Per il patron dei partenopei parlano i fatti: dieci anni di successi, dagli inferi della Lega Pro alla musichetta della Champions League, ritrovata già nel 2011. Ha avuto coraggio, aperto spesso il portafogli e ricordato al mondo intero quanto una piazza come Napoli possa offrire in Europa. Ha restituito prestigio e onore ad una società che dopo il fallimento, come una fenice, si è rialzata dalle sue stesse ceneri. Ha offerto la possibilità di far conoscere, anzi riconoscere, un pubblico strappalacrime, tra i più passionali nel globo. Parola di Yaya Toure, centrocampista del Manchester City (non proprio l’ultimo arrivato) che così disse a Sky: “La mattina andammo a fare riscaldamento al San Paolo, Carlos (Tevez) mi parlava di questo stadio, ma io che ho giocato nel Barça mi dicevo, che sarà mai! Eppure quando misi piede su quel campo sentii un qualcosa di magico, di diverso. La sera quando ci fu l’inno della Champions, vedendo 80.000 persone fischiarci mi resi conto in che guaio ci eravamo messi! Qualche partita importante nella mia carriera l’ho giocata, ma quando sentii quell’urlo fu la prima volta che mi tremarono le gambe! Bene, fu li che mi resi conto che questa non e’ solo una squadra per loro, questo è un amore viscerale, come quello che c’è tra una madre ed un figlio! Fu l’unica volta che dopo aver perso rimasi in campo per godermi lo spettacolo!”.

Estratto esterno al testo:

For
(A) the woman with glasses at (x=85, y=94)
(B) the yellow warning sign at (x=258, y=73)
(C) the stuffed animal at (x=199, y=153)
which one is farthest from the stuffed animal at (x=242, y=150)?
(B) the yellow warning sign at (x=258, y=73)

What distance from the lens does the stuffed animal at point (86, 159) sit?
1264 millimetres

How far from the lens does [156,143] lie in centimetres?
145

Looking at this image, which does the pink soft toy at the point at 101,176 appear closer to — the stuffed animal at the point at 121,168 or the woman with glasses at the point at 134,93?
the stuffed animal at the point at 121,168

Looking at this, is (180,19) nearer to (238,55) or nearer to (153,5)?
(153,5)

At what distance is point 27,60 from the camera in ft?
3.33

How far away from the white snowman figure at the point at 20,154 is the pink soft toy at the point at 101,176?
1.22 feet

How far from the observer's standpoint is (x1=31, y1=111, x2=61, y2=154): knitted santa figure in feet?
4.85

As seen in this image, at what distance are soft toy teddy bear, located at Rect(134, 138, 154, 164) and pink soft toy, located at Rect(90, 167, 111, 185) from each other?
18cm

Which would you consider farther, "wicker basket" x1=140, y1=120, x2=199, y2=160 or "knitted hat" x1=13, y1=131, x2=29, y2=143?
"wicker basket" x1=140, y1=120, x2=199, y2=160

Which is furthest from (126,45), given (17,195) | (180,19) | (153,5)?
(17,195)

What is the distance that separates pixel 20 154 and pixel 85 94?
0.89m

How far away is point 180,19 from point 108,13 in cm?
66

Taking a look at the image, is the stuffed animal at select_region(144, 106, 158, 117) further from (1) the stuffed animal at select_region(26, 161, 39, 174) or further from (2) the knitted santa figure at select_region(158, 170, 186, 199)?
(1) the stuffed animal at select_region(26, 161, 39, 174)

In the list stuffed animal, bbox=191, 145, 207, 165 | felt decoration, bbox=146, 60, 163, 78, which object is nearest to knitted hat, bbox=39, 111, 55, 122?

Napoli ha visto campioni veri, come Lavezzi e Cavani. Sì, oggi giocano entrambi in Francia lontani dal mare napoletano. Ma perché Napoli avrebbe dovuto trattenere giocatori desiderosi di cambiare aria e che mantenuti in rosa controvoglia avrebbero creato un danno inenarrabile? Il mercato lo fa la volontà del giocatore, altre parole sono chiacchiere da bar. Lasciare in azzurro Lavezzi o Cavani privi di stimoli avrebbe portato un pessimo binomio formato da prestazioni scadenti ed un abbassamento notevole del valore di mercato: e i vantaggi dove sarebbero? Per il patron napoletano parlano i fatti, pronti a scagionarlo quando lo accusano di pensare solo ai propri interessi. Perché chi non vuole il bene del Napoli, avrebbe tenuto in tasca quel bel tesoretto di 70 milioni incassato tra estate e inverno. De Laurentiis ha chiuso in netto passivo il suo calciomercato, spendendo altri 100 milioni di euro in quattro mesi di trattative. Ha acquistato Higuain, uno dei valori assoluti principali della massima serie soffiato alla Juventus, assieme all’esperienza di Albiol, i talenti di Mertens, Callejon e tanti altri ottimi giocatori.

È umano commettere degli errori. Napoli non sta vivendo la stagione che doveva vivere: per colpa dei calciatori, di Benitez e magari anche di De Laurentiis. Ma da qui a contestarlo con uno striscione inspiegabile, seppur provocato da sole dieci persone, vien da chiedere che tipo di calcio abbiano seguito da quelle parti in tutto questo tempo. La vera Napoli, quella che ha inondato di fischi la scarsa minoranza, continui ad uscire gli attributi, mostrando a tutti la riconoscenza verso chi l’ha rispolverata e tirata a lucido. Napoli non è quella di un ridicolo striscione, ma quella capace – con i sentimenti passionali di chi ama il calcio – di spaventare uno come Yaya Tourè che al San Paolo non giocò proprio la prima partita della sua gloriosa carriera. Core ‘ngrato, Napoli è altro: passione, riconoscenza e amore per la propria maglia. Lo dimostri ancora una volta.